* [À FAIRE]
A - Quelle fonction Hassan Nasrallah occupe-t-il, d'après l'extrait sur le Hezbollah ?
B - Recopiez fidèlement le passage de l'extrait sur le Hezbollah qui commence aux mots "La résolution 1701" et s'arrête après "dans le Metn...".

* [TEXTE À LIRE]
———
Le texte d’entente que nous avons signé avec le Hezbollah, nous l’avions aussi proposé à tous les autres partis. Ceux qui nous le reprochent l’ont refusé. A nos yeux, le seul moyen d’obtenir du parti chiite qu’il renonce à ses armes, dont on connaît la puissance depuis l’an passé, c’est le dialogue et des moyens pacifiques.

La résolution 1701 du Conseil de sécurité l’admet, d’ailleurs. Hassan Nasrallah, le secrétaire général du Hezbollah, vient encore de répéter qu’il est prêt à parler de ce désarmement. Et son parti - qui est composé, ne l’oublions pas, de Libanais - ne parle plus d’établir dans ce pays une république islamique. Je pense que, en nouant avec lui un rapport de confiance, nous contribuons à faire rentrer le Hezbollah dans la famille du Liban.

Mais le Hezbollah est l’allié de l’Iran et de la Syrie, et vos adversaires vous rangent dans le camp pro-syrien. Un parti favorable à la Grande Syrie appelait d’ailleurs à voter pour votre candidat dans le Metn...
———
* [DONNÉES BRUTES]
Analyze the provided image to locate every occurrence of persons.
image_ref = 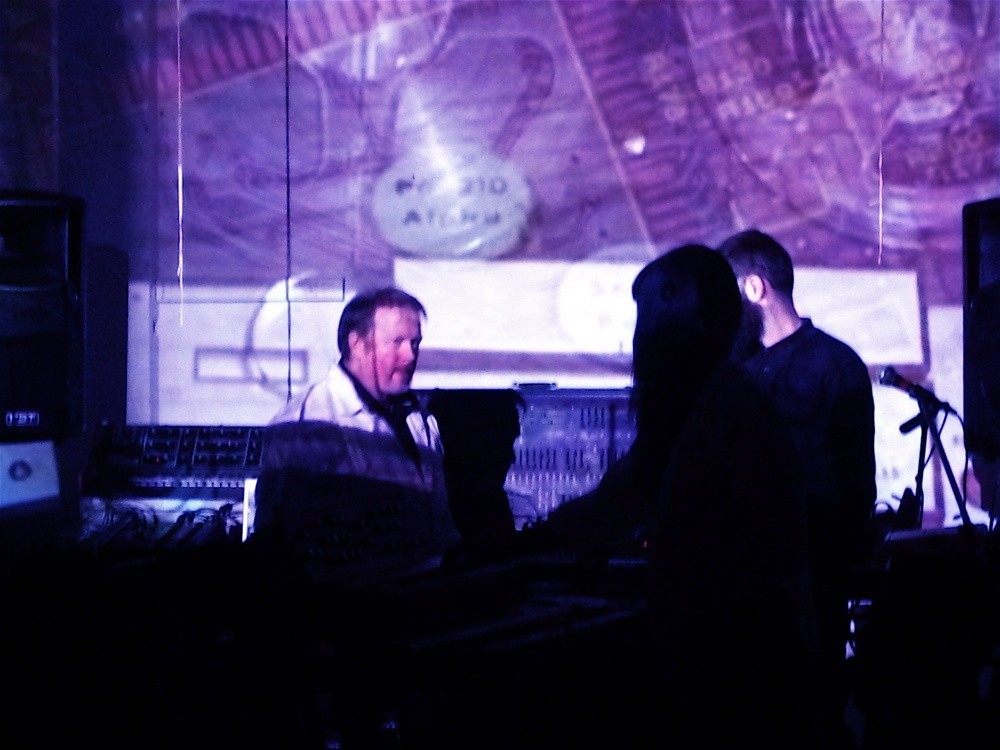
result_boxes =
———
* [RÉPONSES PAR TÂCHE]
A - Il est secrétaire général du Hezbollah.

B -
La résolution 1701 du Conseil de sécurité l’admet, d’ailleurs. Hassan Nasrallah, le secrétaire général du Hezbollah, vient encore de répéter qu’il est prêt à parler de ce désarmement. Et son parti - qui est composé, ne l’oublions pas, de Libanais - ne parle plus d’établir dans ce pays une république islamique. Je pense que, en nouant avec lui un rapport de confiance, nous contribuons à faire rentrer le Hezbollah dans la famille du Liban.

Mais le Hezbollah est l’allié de l’Iran et de la Syrie, et vos adversaires vous rangent dans le camp pro-syrien. Un parti favorable à la Grande Syrie appelait d’ailleurs à voter pour votre candidat dans le Metn...